So, how about instead of the police cars sitting at the bottom of the bridge, on the state road, catching cars that temporarily succumb to gravity, why not have them ticket the very few cars that are going over the allowed five mph limit on the town streets? Not enough ticket revenue for that?
By the way, your cats and dogs are supposed to be on a leash by Flagler County ordinance. Did you not know that, or is that to be ignored? Hopefully, you taught your kids not to be stupid on streets.
In my 72 years as a native Floridian, who has lived in various Florida towns, I have never seen such nonsense consistently happening as it is in Flagler County. The *consultants* must be laughing their asses off. What did they charge for this fiasco?
JimboXYZ says
The only reason the speed limit will remain 50 mph for at least now on SR-100 is because there will be that middle of the night with no traffic that makes no sense for slowing SR-100 to 35 mph.
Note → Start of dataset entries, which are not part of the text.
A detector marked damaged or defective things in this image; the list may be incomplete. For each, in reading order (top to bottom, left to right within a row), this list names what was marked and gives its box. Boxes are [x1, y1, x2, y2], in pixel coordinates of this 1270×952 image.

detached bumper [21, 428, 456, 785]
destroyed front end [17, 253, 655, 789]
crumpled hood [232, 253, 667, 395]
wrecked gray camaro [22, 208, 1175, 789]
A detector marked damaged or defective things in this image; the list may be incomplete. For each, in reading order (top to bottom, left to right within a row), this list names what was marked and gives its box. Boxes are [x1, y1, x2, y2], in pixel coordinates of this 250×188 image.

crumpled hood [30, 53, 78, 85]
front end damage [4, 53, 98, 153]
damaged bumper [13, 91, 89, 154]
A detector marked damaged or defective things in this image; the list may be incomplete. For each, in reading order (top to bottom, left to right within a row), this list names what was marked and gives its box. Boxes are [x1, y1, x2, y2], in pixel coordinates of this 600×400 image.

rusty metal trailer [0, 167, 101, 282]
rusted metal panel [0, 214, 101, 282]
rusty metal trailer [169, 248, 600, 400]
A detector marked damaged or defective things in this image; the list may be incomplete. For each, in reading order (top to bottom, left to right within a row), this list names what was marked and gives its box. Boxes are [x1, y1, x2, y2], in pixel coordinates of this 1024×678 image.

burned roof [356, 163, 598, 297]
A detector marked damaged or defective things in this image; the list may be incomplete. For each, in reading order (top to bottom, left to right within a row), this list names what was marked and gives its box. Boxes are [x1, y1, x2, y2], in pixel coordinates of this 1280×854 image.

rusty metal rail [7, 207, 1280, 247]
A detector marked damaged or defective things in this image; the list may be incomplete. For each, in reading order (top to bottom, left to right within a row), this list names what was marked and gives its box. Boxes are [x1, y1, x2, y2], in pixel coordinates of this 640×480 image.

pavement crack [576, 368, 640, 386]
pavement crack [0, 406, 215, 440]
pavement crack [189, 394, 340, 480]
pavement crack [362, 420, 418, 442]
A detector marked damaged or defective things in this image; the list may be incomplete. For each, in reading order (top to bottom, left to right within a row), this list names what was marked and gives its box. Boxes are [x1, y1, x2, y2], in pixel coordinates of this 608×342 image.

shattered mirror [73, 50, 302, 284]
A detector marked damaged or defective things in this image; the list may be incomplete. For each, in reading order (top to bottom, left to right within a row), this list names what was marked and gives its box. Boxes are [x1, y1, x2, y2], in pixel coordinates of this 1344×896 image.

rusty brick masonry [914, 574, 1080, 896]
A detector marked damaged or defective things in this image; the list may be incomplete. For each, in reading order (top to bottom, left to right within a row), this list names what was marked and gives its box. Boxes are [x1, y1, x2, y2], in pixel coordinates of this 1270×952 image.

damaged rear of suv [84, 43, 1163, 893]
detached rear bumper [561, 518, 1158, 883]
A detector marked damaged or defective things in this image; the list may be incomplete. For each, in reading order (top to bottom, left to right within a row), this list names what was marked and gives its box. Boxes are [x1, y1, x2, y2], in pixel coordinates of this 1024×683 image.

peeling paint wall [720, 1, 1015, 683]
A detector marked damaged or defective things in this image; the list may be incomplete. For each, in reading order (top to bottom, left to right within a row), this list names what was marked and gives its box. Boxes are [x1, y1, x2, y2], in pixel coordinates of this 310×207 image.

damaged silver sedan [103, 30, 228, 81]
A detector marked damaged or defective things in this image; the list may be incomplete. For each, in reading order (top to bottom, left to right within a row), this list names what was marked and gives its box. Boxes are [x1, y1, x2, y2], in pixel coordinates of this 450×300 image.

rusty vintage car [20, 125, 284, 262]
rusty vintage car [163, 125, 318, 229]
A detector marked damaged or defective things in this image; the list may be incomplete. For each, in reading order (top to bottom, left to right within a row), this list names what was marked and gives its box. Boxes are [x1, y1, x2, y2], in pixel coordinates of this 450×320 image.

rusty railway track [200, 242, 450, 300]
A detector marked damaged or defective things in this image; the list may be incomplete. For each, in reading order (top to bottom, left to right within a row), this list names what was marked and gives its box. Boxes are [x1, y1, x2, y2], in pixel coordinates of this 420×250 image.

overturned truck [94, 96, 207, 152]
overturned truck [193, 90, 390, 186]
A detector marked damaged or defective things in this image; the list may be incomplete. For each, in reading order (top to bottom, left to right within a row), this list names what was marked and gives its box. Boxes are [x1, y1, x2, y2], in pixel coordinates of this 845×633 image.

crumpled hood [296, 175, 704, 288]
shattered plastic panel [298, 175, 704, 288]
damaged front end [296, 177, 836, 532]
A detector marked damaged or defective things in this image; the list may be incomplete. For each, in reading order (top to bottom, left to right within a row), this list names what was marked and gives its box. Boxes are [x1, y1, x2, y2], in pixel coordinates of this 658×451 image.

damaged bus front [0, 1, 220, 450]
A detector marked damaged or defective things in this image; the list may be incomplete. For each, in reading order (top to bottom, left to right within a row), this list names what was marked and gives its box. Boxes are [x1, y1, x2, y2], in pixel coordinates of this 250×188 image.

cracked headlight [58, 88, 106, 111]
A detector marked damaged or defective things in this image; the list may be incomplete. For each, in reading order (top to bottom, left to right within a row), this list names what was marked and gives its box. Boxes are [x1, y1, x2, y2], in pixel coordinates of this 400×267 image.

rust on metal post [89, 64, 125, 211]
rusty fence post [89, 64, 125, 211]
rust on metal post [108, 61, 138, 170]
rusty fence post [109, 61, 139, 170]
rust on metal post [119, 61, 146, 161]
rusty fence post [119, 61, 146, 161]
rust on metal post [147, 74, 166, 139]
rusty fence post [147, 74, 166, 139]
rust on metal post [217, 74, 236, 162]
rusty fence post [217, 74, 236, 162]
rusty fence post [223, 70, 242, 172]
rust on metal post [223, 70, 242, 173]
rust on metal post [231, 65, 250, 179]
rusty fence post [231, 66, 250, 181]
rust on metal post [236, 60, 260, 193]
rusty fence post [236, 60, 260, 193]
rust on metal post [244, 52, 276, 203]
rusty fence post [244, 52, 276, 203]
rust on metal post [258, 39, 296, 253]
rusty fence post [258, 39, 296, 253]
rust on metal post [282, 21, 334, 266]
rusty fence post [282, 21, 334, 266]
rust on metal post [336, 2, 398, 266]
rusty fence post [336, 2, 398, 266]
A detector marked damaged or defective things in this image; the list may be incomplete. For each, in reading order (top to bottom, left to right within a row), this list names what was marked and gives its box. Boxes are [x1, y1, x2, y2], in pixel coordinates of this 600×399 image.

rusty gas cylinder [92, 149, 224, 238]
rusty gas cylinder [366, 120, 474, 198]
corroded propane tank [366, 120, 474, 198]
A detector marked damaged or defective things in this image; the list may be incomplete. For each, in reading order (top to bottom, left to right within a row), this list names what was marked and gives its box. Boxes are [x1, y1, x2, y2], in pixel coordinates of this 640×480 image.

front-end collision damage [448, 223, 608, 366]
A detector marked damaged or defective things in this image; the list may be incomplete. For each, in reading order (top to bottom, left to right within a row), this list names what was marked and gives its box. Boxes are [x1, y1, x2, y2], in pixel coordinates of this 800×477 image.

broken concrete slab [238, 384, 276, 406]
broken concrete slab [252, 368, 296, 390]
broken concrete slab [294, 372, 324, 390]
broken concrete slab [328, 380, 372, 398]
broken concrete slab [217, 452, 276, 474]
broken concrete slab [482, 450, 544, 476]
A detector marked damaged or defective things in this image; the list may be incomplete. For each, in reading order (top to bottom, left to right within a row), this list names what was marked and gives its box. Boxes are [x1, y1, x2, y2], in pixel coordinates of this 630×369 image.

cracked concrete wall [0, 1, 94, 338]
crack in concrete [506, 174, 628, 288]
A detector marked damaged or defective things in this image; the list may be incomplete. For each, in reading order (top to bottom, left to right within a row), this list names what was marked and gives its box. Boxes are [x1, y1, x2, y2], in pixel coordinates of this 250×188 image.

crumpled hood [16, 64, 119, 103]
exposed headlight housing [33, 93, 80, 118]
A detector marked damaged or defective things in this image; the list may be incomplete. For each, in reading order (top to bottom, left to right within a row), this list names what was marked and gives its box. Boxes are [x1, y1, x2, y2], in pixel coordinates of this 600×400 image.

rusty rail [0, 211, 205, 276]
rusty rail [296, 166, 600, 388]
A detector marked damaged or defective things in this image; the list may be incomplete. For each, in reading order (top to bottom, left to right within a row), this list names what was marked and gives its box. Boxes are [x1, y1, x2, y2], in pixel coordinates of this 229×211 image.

But let’s face it, the gridlock for peak traffic on SR-100, we’ll be fortunate to do 10-20 mph stopping at every red light on that road around Airport/FPCHS to Old King’s Road traffic lights.
Flagler Beach has reduced the speed limit to 25 mph on A1A already, only makes sense that a street over for residential be slower than A1A with the human pedestrian, bicycle & golf cart traffic on those streets. That happens when growth plans become realities. I don’t go over there enough to really care what the speed limit is there to get a citation for exceeding 20-25 mph, dependent upon what road one drives. And here will still be those that try to drive it faster than posted, Flagler Beach PD will be there for them when they do it, regardless of whether it’s 1 or more miles over the speed limit.
Kim says
Great! I hope this includes A1A through the entirety of the city. I have been passed on the double yellow southbound countless times where the speed limit changes to 45 mph near Oceanfront Grill. That is a residential area, and I’ve often wondered when a pedestrian is going to be hit in that circumstance. Also, motorcycles (and cars) regularly are at what appears to be over 60mph. No enforcement. I’ve never seen it. Not once.